* GIVEN TEXT:

# CCleaner or alternatives? What do you use?



## toomanynotes (Apr 11, 2020)

Hi
I can't help but use internet on my DAW computer, I find it unavoidable. Can anyone recommend which is the best cleaning of temp files etc after using Internet. Is CCleaner still the best? What do you use?

Thanks
Pin


----------



## toomanynotes (Apr 11, 2020)

someone delete this pls..wrong forum


----------



## kitekrazy (Apr 14, 2020)

I've used Ashampoo Winoptimizer for years. You can customize it and it doesn't break anything.


----------



## dpsdz (Apr 15, 2020)

Once CCleaner killed my Windows. Since then, I have been wary of such software.


----------



## NekujaK (Apr 15, 2020)

I know some folks have reported issues, but I've been using CCleaner on multiple PC's and versions of Windows for about 10 years with no issues.


----------



## toomanynotes (Apr 21, 2020)

Thanks guys!!!


----------



## Pictus (Apr 21, 2020)

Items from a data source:

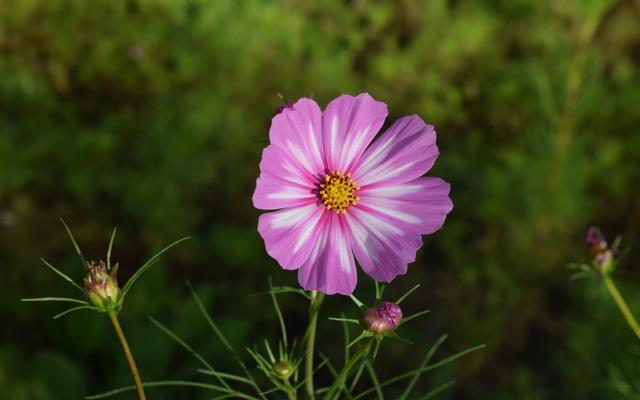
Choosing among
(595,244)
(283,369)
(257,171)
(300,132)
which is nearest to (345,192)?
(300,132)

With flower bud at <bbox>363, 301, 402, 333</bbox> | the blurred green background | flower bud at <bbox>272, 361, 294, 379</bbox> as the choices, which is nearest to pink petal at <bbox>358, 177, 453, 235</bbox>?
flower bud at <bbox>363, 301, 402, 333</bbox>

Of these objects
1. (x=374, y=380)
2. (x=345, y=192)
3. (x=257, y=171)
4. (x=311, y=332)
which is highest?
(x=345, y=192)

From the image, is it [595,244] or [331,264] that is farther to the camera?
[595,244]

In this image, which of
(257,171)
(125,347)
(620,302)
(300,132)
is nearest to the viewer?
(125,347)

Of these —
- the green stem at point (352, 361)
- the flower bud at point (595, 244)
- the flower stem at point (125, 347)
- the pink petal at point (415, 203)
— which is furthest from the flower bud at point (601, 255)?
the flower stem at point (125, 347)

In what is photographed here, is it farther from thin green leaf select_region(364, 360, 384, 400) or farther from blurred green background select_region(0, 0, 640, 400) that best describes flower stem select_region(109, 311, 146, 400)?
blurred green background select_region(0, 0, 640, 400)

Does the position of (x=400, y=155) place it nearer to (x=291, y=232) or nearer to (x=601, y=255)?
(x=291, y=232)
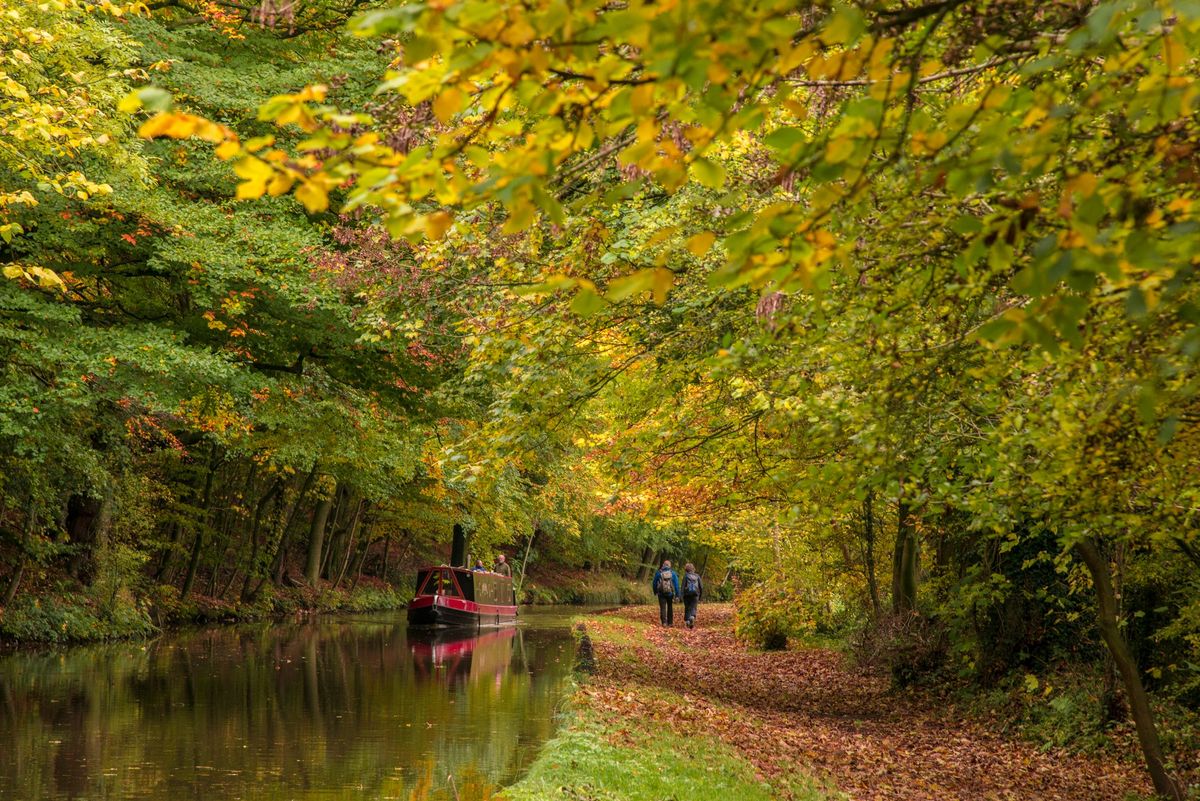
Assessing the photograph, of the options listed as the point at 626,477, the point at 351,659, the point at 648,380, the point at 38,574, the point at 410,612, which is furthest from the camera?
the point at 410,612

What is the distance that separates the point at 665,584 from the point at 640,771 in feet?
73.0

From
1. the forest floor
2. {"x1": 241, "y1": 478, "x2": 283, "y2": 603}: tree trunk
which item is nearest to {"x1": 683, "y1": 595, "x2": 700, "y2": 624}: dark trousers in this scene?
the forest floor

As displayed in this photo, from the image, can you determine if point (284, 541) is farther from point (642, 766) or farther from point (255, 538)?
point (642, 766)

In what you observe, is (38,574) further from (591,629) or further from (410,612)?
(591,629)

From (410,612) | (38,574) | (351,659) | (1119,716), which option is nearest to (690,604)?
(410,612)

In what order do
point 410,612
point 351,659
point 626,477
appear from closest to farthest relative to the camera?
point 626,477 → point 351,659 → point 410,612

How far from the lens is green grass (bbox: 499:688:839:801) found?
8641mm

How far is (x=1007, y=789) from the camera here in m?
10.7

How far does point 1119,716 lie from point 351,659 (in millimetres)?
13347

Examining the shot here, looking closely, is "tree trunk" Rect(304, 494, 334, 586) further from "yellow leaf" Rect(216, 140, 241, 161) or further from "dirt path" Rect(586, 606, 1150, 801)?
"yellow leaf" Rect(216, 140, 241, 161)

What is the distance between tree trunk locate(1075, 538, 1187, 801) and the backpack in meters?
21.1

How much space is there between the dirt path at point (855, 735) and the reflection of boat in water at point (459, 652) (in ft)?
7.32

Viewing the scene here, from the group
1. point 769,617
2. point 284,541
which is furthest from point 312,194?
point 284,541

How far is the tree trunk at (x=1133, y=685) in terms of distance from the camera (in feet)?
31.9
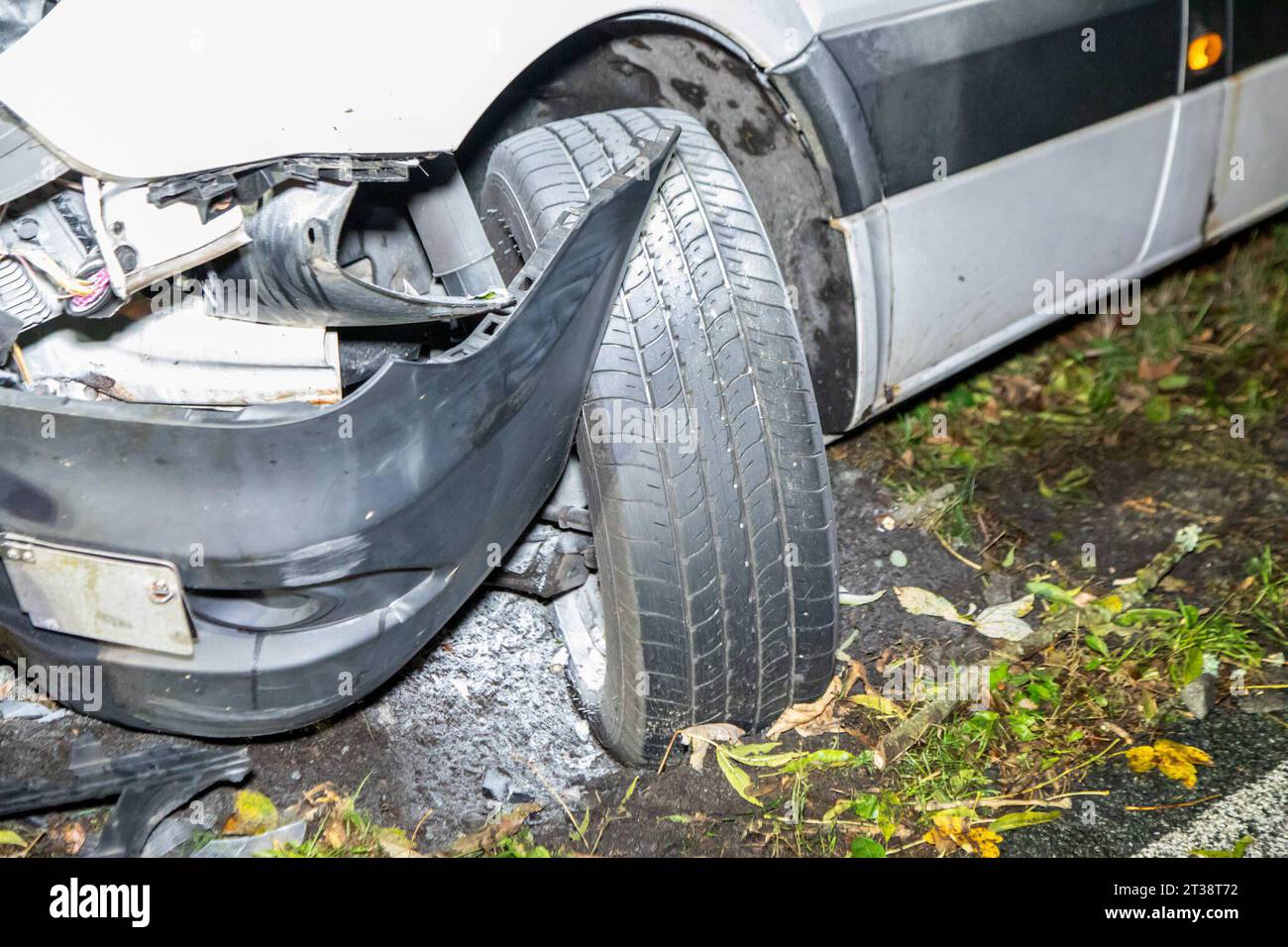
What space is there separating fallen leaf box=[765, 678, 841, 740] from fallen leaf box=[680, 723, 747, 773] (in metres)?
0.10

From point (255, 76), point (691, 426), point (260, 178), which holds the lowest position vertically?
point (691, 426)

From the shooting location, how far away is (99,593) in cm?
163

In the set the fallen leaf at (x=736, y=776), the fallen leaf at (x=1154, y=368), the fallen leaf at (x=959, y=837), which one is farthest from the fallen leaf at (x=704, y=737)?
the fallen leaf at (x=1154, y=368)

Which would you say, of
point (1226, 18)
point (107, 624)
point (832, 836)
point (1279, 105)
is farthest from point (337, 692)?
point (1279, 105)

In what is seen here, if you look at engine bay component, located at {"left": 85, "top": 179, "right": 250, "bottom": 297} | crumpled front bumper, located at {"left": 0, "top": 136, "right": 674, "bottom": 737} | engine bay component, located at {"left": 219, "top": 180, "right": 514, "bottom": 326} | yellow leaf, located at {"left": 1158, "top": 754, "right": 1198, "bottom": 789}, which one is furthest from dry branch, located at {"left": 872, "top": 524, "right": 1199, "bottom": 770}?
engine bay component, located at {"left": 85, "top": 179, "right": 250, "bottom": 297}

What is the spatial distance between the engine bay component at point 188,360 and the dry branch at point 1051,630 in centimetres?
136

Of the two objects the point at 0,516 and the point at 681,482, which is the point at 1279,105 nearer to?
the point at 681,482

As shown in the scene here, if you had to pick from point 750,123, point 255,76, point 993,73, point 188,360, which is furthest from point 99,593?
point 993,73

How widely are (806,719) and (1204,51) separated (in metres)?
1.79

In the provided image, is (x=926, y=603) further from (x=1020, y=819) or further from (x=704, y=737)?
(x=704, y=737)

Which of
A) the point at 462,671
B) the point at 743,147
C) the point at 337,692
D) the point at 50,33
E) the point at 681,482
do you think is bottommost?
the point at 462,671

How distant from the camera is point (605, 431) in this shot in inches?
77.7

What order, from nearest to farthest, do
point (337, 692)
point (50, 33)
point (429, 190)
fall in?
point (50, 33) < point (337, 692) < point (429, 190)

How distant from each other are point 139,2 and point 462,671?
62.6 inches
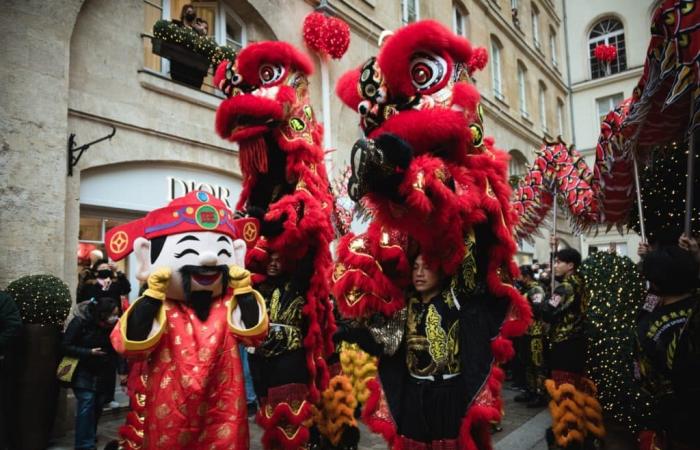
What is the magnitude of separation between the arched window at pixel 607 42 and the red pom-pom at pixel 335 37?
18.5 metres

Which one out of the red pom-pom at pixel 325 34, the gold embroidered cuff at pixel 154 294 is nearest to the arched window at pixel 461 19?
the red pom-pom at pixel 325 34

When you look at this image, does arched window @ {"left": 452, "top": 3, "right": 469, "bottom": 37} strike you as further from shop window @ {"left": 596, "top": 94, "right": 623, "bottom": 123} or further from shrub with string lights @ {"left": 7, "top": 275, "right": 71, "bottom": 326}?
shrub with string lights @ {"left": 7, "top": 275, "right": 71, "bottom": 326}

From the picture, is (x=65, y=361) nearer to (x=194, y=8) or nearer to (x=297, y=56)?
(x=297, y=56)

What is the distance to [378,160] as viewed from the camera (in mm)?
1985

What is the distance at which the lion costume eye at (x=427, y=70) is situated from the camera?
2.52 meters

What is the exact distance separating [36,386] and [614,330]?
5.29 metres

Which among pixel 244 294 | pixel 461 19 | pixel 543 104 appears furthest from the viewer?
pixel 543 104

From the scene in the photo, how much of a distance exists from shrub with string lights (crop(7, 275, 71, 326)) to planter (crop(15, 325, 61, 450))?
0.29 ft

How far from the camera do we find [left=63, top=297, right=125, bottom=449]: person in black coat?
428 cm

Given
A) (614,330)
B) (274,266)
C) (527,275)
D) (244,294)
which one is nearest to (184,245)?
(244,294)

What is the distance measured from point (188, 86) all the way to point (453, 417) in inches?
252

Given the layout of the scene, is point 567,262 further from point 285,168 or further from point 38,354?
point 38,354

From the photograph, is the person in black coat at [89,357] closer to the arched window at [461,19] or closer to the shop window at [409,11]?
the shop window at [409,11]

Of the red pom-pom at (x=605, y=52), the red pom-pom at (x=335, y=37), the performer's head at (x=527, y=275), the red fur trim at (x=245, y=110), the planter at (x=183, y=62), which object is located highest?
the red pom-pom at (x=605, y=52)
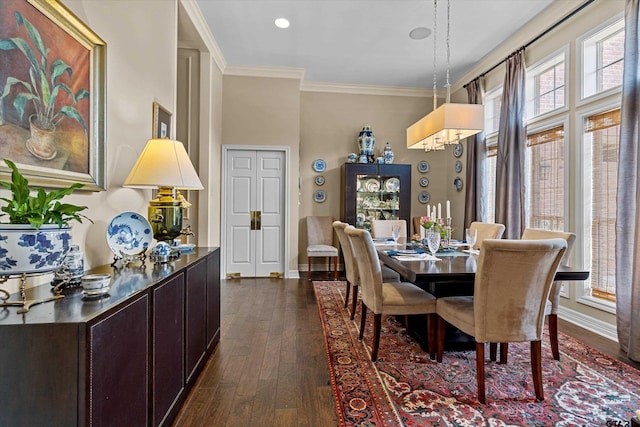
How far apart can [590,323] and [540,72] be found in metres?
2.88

* WHAT IS ASKED:
A. In the CCleaner thread, shorten the paragraph beginning "I can't help but use internet" while keeping its main facts.
B. Repeat the passage of the CCleaner thread from "## dpsdz (Apr" up to and including "with no issues.".
C. According to the CCleaner thread, how long has NekujaK been using CCleaner with no issues?
The listing has no part in this work.

* ANSWERS FOR THE TASKS:
A. The poster can't avoid using the internet on their DAW computer. They ask which tool is best for cleaning temp files and similar data after going online, whether CCleaner is still the best, and what others use.

B.
## dpsdz (Apr 15, 2020)

Once CCleaner killed my Windows. Since then, I have been wary of such software.


----------



## NekujaK (Apr 15, 2020)

I know some folks have reported issues, but I've been using CCleaner on multiple PC's and versions of Windows for about 10 years with no issues.

C. About 10 years.